Obesity was associated with an increased risk of getting cancer in the opposite breast, of getting other cancers, and of dying from other causes, they found.
During the follow-up period, obese women were 1.5 times more likely to get cancer in the opposite breast than were lean women, 1.6 times more likely to get cancers at other sites and 1.3 times more likely to die from all causes than leaner women.
The study, Dignam says, points to the value of weight loss among breast cancer survivors who are obese, even though their obesity doesn't seem to affect how well the tamoxifen works. "Weight reduction and maintenance could have long-term benefits for breast cancer survivors," he says.

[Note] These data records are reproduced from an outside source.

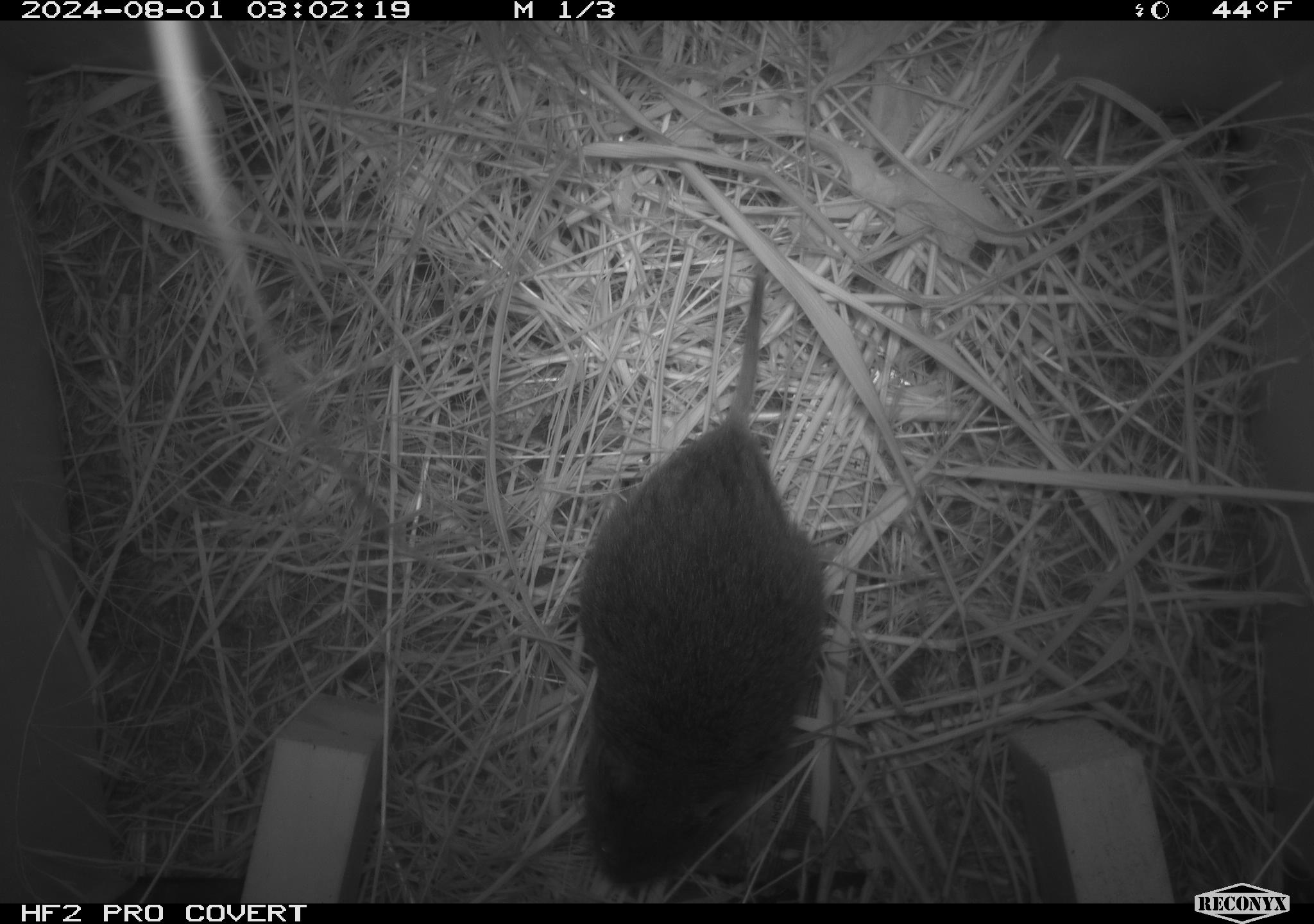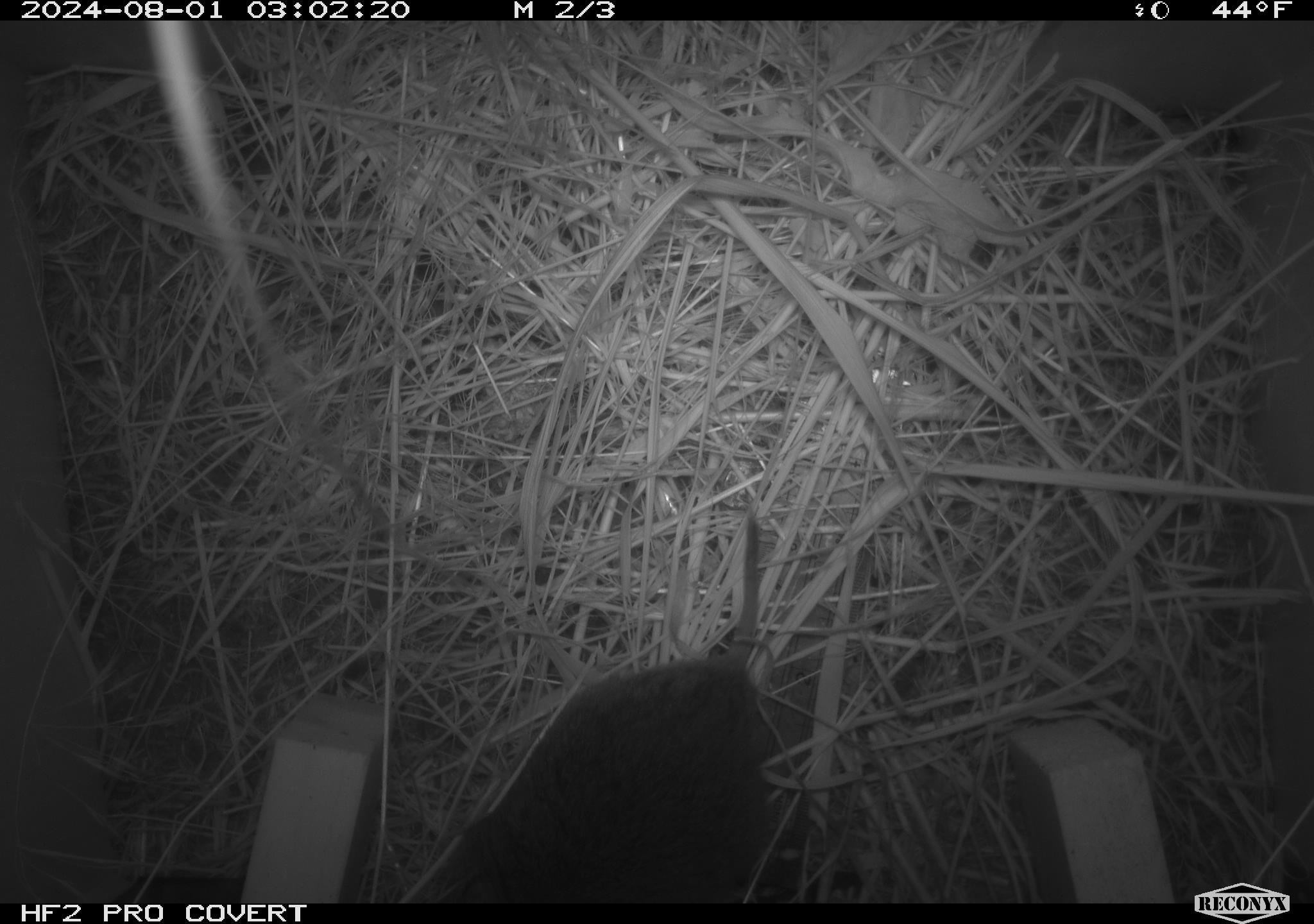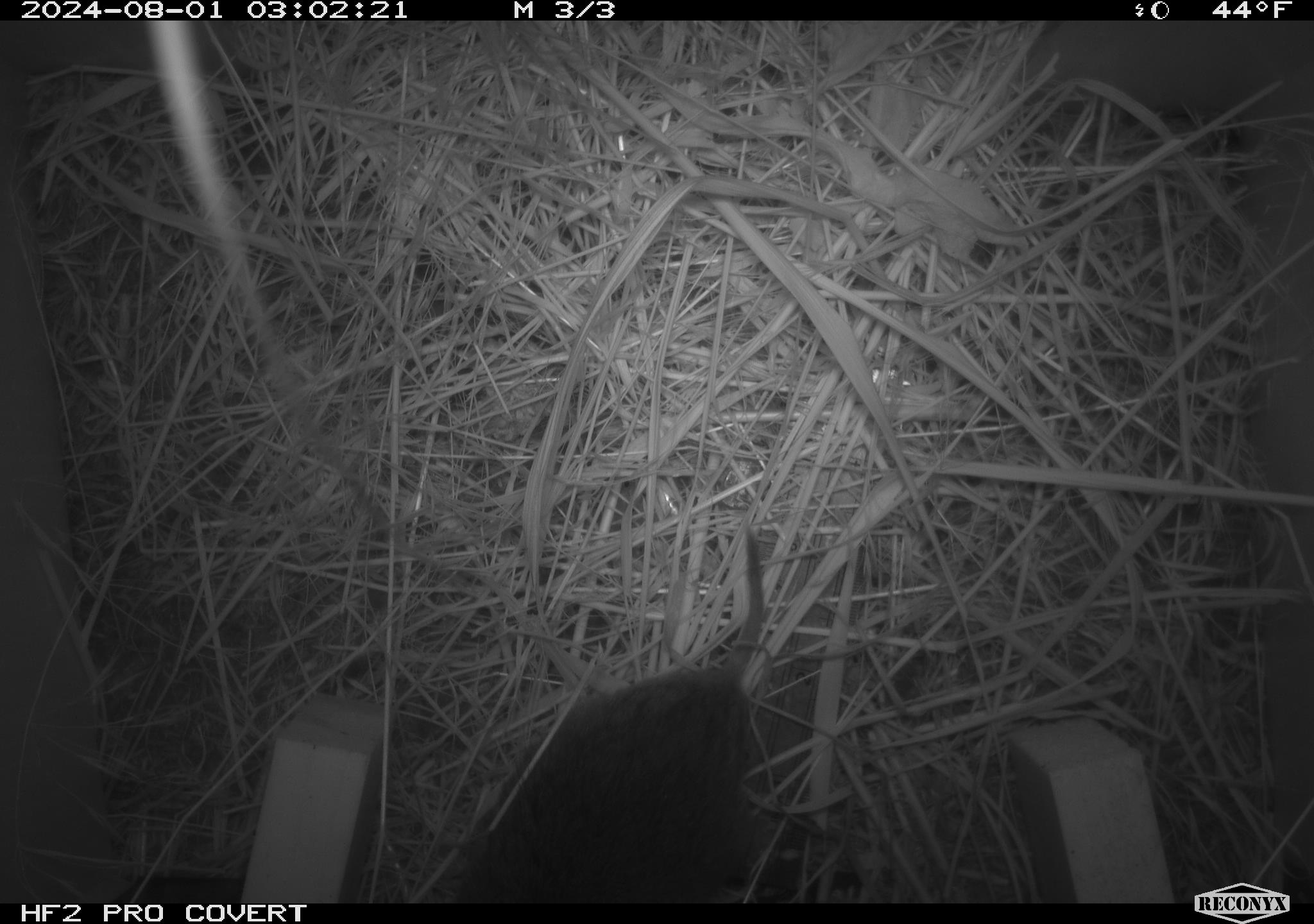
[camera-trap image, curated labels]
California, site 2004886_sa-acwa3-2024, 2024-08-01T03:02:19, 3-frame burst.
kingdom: Animalia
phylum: Chordata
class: Mammalia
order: Rodentia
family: Cricetidae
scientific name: Arvicolinae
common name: voles, lemmings, and muskrats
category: arvicolinae subfamily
Arvicolinae subfamily (voles, lemmings, and muskrats) (Arvicolinae).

Another expert says the study findings will motivate her to urge her obese patients with breast cancer to lose weight. "Up until now, my main emphasis [to overweight patients] has been on not gaining weight," says Dr. Patricia Ganz, director of the Division of Cancer Prevention and Control at the UCLA Jonsson Cancer Center in Los Angeles. "Now, I will encourage them to lose weight. Losing weight may be an important part of the treatment strategy."
This is one of the first studies that finds what a woman weighs when she is diagnosed with breast cancer has an influence on survival and how well she does, Ganz adds.
Tamoxifen (sold under the brand name Nolvadex) is typically taken daily in pill form, usually for five years, according to the American Cancer Society. Its use after surgery can reduce the chances of the breast cancer coming back, several studies have shown.